PASSAGE SHOWN:
Frank was among the first to spot Detroit-born pop star Lizzo.
"She cut her teeth at First Avenue and at the Triple Rock Social Club," said Frank. "I knew it the first time I saw her on stage. She was in [a trio] called The Chalice -- and you just saw her and you're like, 'Oh, this is like nothing I've ever seen before. We're going to do everything we can to make sure she gets heard.'"
The indie rock club food chain feeds not just the staffers, the managers, the crews and security, but the artists themselves.
Veteran New York musician P.J. O'Connor was scheduled to play at New York's Mercury Lounge on May 21 to coincide with the release of his debut solo album, "Television's Golden Age."
"You have no idea how I hustled for that date," said O'Connor, a colorful and energetic entertainer who's headlined New York clubs for years as a member of Radio Four and The Bogmen. "It's the perfect date: the Thursday night before Memorial Day weekend in New York City! All the stars were aligned for an unbelievable night. The album was gonna drop that day, but now it's been postponed."
With Manhattan still on lockdown, the show has been canceled too.
"It's awful out there," O'Connor observed.
'Good soldiers'
But NIVA's monthlong campaign, which began in mid-April, may be gaining some steam.

(Saved data entries)
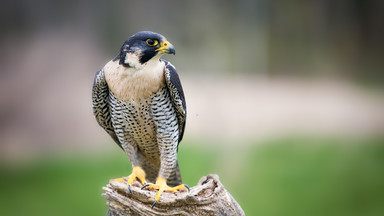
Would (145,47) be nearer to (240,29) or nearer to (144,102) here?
(144,102)

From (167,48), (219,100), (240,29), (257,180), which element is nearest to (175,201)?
(167,48)

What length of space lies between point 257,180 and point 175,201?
8.23 ft

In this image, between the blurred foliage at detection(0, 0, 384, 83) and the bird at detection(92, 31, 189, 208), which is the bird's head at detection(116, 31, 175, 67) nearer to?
the bird at detection(92, 31, 189, 208)

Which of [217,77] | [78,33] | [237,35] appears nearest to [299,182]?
[217,77]

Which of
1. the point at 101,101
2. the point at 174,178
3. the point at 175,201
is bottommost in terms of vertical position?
the point at 174,178

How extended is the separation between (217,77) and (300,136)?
135cm

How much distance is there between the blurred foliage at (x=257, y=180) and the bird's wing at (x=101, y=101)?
1.36 m

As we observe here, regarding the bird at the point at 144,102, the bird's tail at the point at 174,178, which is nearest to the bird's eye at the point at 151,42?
the bird at the point at 144,102

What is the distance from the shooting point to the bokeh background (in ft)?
13.1

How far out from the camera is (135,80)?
1977 millimetres

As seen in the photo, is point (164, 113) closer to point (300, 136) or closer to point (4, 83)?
point (4, 83)

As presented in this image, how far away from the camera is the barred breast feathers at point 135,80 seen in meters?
1.97

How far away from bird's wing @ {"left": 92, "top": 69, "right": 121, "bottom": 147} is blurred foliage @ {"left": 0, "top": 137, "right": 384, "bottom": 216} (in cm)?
136

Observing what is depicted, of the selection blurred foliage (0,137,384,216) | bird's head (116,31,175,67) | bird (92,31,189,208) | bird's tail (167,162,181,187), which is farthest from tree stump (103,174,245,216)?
blurred foliage (0,137,384,216)
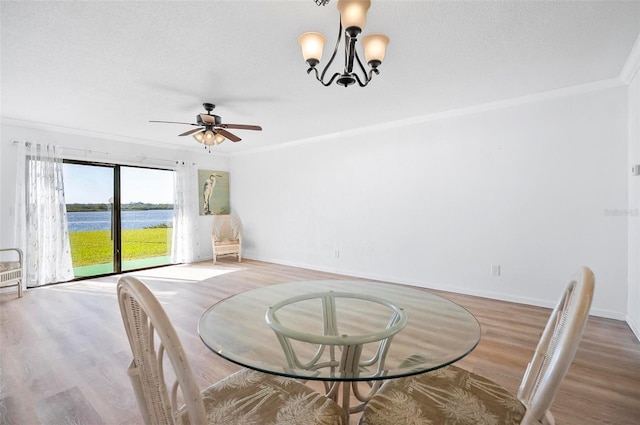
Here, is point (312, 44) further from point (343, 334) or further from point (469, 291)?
point (469, 291)

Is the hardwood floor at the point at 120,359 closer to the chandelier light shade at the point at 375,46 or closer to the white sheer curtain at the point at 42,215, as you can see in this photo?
the white sheer curtain at the point at 42,215

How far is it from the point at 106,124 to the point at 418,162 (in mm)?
4538

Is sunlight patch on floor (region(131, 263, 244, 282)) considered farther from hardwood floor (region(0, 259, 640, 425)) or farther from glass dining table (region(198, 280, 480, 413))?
glass dining table (region(198, 280, 480, 413))

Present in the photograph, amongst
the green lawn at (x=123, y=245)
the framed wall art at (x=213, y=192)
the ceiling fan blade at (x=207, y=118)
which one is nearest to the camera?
the ceiling fan blade at (x=207, y=118)

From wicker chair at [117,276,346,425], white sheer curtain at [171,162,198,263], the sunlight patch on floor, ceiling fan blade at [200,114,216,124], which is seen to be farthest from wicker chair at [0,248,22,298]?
wicker chair at [117,276,346,425]

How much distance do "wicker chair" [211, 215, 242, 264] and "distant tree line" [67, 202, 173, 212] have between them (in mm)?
1013

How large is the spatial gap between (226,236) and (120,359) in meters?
4.41

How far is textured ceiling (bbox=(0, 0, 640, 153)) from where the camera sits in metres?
1.86

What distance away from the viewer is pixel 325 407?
1.03m

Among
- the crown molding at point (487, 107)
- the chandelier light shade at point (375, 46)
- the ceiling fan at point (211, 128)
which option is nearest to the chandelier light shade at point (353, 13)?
the chandelier light shade at point (375, 46)

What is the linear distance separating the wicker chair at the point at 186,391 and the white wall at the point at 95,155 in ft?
15.8

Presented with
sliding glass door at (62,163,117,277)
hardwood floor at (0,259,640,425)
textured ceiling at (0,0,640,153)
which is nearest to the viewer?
hardwood floor at (0,259,640,425)

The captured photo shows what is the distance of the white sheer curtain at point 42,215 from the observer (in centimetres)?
406

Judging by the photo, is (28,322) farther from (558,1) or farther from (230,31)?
(558,1)
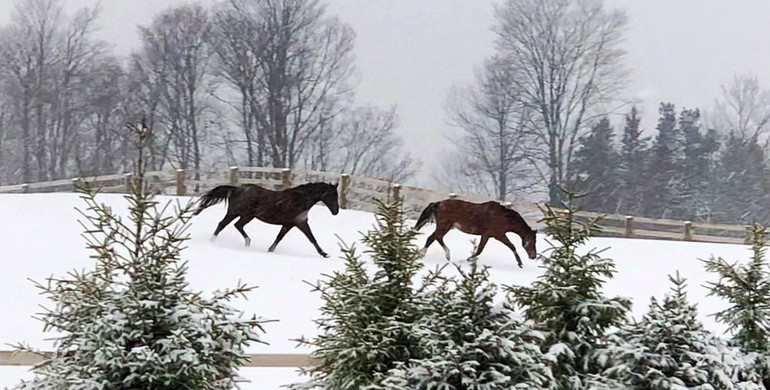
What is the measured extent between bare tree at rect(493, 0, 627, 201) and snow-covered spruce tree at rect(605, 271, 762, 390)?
891 cm

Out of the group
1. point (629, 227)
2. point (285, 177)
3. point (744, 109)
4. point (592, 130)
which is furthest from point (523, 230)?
point (744, 109)

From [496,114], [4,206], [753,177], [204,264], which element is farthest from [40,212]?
[753,177]

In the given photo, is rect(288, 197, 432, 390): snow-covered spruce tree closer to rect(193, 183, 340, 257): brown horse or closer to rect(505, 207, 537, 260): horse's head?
rect(193, 183, 340, 257): brown horse

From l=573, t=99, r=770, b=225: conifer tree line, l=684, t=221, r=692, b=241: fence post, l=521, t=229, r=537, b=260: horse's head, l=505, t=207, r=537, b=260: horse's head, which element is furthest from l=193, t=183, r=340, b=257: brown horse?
l=684, t=221, r=692, b=241: fence post

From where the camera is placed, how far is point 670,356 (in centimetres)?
192

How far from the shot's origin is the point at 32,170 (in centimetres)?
949

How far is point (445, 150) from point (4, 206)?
5.73 metres

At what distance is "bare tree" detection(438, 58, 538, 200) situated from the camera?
10344mm

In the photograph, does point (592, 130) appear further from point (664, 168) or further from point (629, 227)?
point (629, 227)

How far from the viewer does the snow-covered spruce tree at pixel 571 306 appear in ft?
6.64

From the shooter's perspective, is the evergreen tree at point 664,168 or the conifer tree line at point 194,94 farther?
the evergreen tree at point 664,168

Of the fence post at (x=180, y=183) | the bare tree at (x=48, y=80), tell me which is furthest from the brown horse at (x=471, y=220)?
the bare tree at (x=48, y=80)

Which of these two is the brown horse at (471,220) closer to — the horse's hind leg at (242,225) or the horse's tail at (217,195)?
the horse's hind leg at (242,225)

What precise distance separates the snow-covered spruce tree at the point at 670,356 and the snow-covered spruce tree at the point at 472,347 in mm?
252
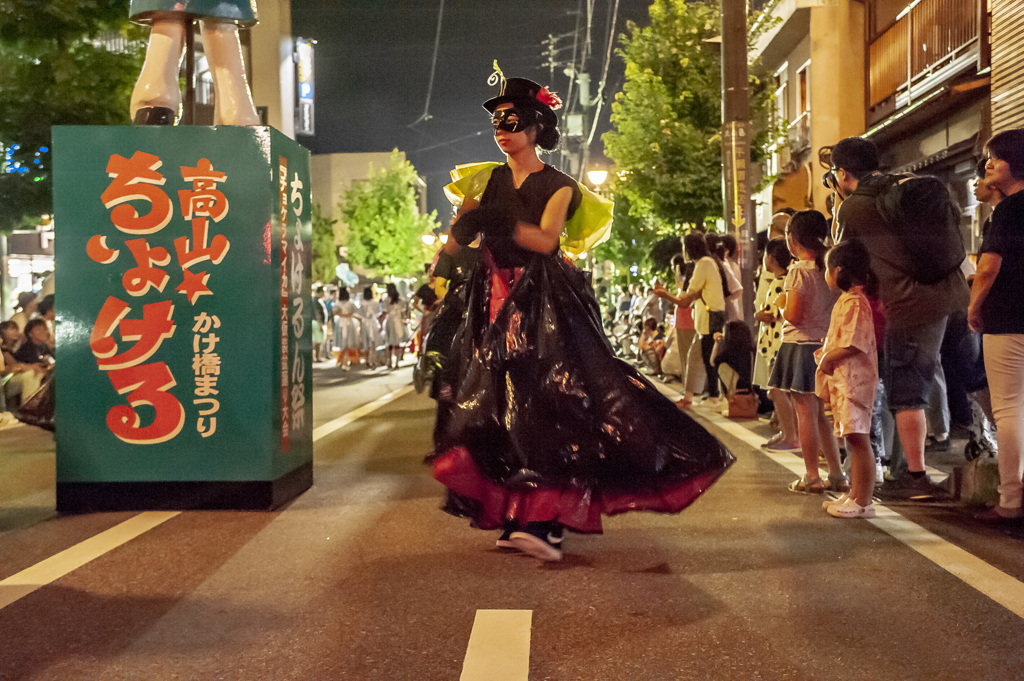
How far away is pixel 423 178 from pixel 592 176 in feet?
291

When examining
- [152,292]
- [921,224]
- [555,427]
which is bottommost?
[555,427]

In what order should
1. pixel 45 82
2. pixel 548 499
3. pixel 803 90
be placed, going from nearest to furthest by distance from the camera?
pixel 548 499
pixel 45 82
pixel 803 90

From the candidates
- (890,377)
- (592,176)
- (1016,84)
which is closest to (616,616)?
(890,377)

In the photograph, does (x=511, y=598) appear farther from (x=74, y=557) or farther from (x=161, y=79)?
(x=161, y=79)

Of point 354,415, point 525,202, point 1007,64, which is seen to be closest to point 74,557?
point 525,202

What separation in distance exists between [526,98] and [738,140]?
28.6 feet

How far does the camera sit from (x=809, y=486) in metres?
6.23

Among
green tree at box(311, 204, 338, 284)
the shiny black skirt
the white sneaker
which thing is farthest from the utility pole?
green tree at box(311, 204, 338, 284)

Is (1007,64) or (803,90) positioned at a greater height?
(803,90)

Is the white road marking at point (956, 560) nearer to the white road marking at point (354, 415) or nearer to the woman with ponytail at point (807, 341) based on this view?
the woman with ponytail at point (807, 341)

EXERCISE INSTRUCTIONS: Reproduce the full passage on independent music clubs above word for word.

ANSWER BOX:
Frank was among the first to spot Detroit-born pop star Lizzo.
"She cut her teeth at First Avenue and at the Triple Rock Social Club," said Frank. "I knew it the first time I saw her on stage. She was in [a trio] called The Chalice -- and you just saw her and you're like, 'Oh, this is like nothing I've ever seen before. We're going to do everything we can to make sure she gets heard.'"
The indie rock club food chain feeds not just the staffers, the managers, the crews and security, but the artists themselves.
Veteran New York musician P.J. O'Connor was scheduled to play at New York's Mercury Lounge on May 21 to coincide with the release of his debut solo album, "Television's Golden Age."
"You have no idea how I hustled for that date," said O'Connor, a colorful and energetic entertainer who's headlined New York clubs for years as a member of Radio Four and The Bogmen. "It's the perfect date: the Thursday night before Memorial Day weekend in New York City! All the stars were aligned for an unbelievable night. The album was gonna drop that day, but now it's been postponed."
With Manhattan still on lockdown, the show has been canceled too.
"It's awful out there," O'Connor observed.
'Good soldiers'
But NIVA's monthlong campaign, which began in mid-April, may be gaining some steam.